Das ganz normale Chaos

Blogs optimieren ohne seine Seele zu verkaufen

| 8 Kommentare

Satancat Mal wieder ein Gedanke, den ich gern verarbeiten möchte, und diesmal ausgelöst durch den Artikel hier und die dazugehörigen Kommentare.

Das hat mich schon ein bisschen nachdenklich gestimmt und zwei Fragen aufgeworfen.

1. “Worüber soll ein(e) dahergelaufene(r) Befindlichkeitsblogger(in), so wir ich es bin und wie viele es von uns sind, schreiben?”

Zuerst einmal zu denken, private Blogs dürften nicht mehr als private Gedanken beinhalten ist ziemlich engstirnig, denn wie heißt es in einer der 7 Super Mega Blogregeln (an die sich jeder Blogger halten MUSS) doch:

Dein Blog ist Deine Spielwiese. Mach was du willst und lass dir auch von keinem A- oder B- oder C-Blogger vorschreiben, wie du zu bloggen hast. Auch nicht von mir oder sonst wem. Rechtschreibfehler sind nicht schlimm!

Wenn du über ein Thema schreiben möchtest, welches zwar nicht in den Blog passt, du aber darüber schreiben willst, was hält dich ab? Und wenn du mal ein Thema aufgreifen möchtest, von dem du denkst, dass es deine Leser interessieren könnte, wieso probierst du es nicht einfach mal aus.

Klar, bleibe authentisch. Versuche nicht jemand zu sein, der du nicht bist. Jeder Leser wird merken, ob du dich für ihn verbiegst. Es gibt aber, wenn du hinter deinen Themen und hinter deinen Artikeln stehst nichts, was richtig oder falsch wäre.

2. “Womit sollte man sich als privater Blogger zufrieden geben?”

Satancat Womit gebt ihr euch zufrieden? Wie hoch stellt ihr die Ansprüche an euch? Manchmal scheint es mir, viele private Blogger schrauben die Ansprüche an ihr Bloggen so niedrig wie möglich, weil sie ja eben “nur” private Blogger sind. “Ich brauch keine Leser, wenn sich mal einer verirrt isses okay.” Wieso bloggt man dann? Wieso schreibt man sich die Sachen dann nicht in ein großes dickes Buch zuhause und stellt es sich ins Regal? Wieso schreibt man über Dinge von denen man denkt dass sie sowieso niemanden interessieren? Wir bloggen doch, um jemanden zu erreichen. Leute an unseren Gedanken teil haben zu lassen. Jeder, der sein Blog mit einer funktionierenden Kommentarfunktion ausstattet, tut dies doch, damit er Feedback bekommen kann.
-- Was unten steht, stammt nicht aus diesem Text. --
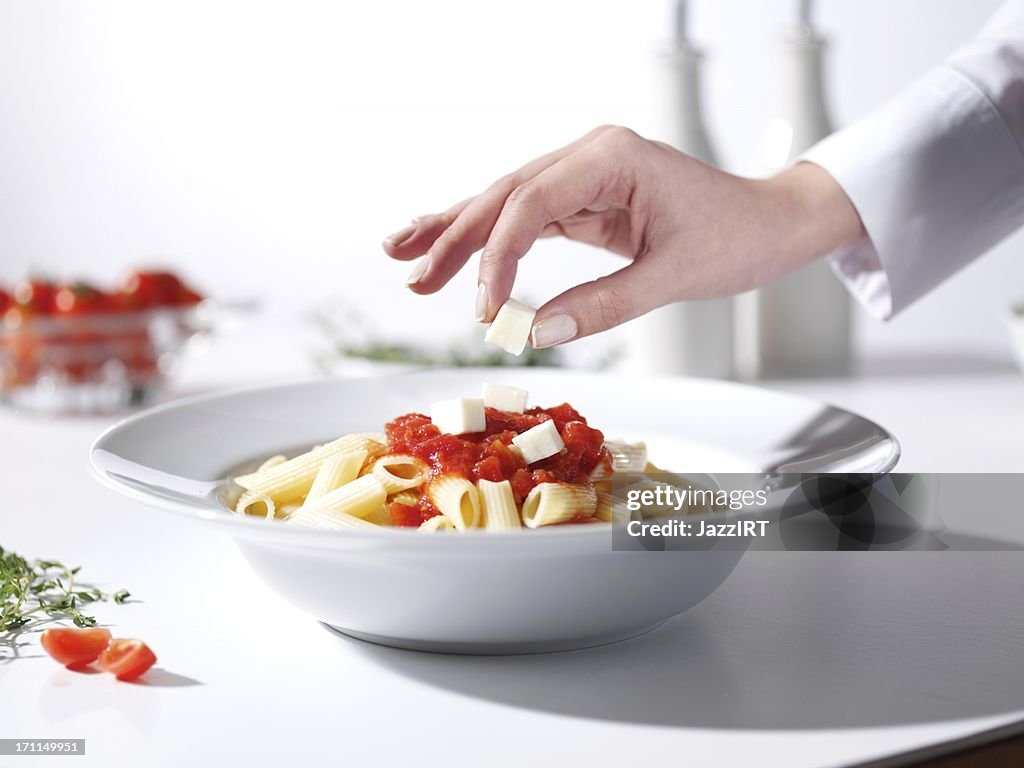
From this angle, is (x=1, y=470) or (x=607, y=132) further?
(x=1, y=470)

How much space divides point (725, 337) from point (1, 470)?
1.28 metres

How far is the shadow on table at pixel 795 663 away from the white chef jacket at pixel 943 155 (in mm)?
568

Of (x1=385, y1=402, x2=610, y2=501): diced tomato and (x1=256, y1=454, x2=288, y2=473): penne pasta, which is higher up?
(x1=385, y1=402, x2=610, y2=501): diced tomato

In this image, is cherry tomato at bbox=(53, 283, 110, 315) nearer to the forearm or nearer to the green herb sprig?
the green herb sprig

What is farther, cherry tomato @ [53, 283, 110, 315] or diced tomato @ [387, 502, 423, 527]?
cherry tomato @ [53, 283, 110, 315]

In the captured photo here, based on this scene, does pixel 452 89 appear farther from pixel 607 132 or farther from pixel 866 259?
pixel 607 132

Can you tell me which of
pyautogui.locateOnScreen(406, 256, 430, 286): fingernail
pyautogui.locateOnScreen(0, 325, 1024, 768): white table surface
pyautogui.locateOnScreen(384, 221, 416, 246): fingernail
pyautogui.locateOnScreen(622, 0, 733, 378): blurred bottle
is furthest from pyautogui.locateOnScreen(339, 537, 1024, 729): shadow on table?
pyautogui.locateOnScreen(622, 0, 733, 378): blurred bottle

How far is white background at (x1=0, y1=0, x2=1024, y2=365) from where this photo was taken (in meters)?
3.97

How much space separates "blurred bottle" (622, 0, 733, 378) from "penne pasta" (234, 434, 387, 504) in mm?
1034

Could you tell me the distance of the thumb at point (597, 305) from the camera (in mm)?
1076

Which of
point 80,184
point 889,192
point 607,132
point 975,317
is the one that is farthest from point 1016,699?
point 80,184

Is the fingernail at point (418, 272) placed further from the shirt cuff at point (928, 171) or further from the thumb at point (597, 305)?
the shirt cuff at point (928, 171)

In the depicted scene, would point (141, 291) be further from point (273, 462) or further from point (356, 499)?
point (356, 499)

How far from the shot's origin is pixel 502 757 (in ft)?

Ich habe schon mal in einem anderen Artikel geschrieben, als es um die Qualität des Bloggens ging, dass Besucherzahlen ein leicht zu manipulierender Faktor sind, wenn man sie als einzigen Anhaltspunkt für Qualität hernimmt. Wenn man die Aussage mal nicht auf hohe sondern niedrige Besucherzahlen umdreht, so heißt es, dass Besucherzahlen NICHTS über die Qualität eines Blogs aussagen. Nur weil ihr wenig Besucherzahlen habt, heißt es doch nicht, dass ihr euch 1. damit zufrieden geben müsst (weil ihr ja nur ‘nen privates Blog habt) und 2. Versuche, die Besucherzahl zu steigern gleichzusetzen sind, als würde man seine Seele verkaufen.

Allein der Versuch, die Reichweite des eigenen Blogs zu erweitern, indem man Beiträge über Twitter und Facebook veröffentlicht ist doch schon eine Optimierungsmaßnahme, mehr Leser zu bekommen, ohne dass man inhaltliche Dinge des Blogs ändert oder sich für den Leser verstellt. Und es funktioniert!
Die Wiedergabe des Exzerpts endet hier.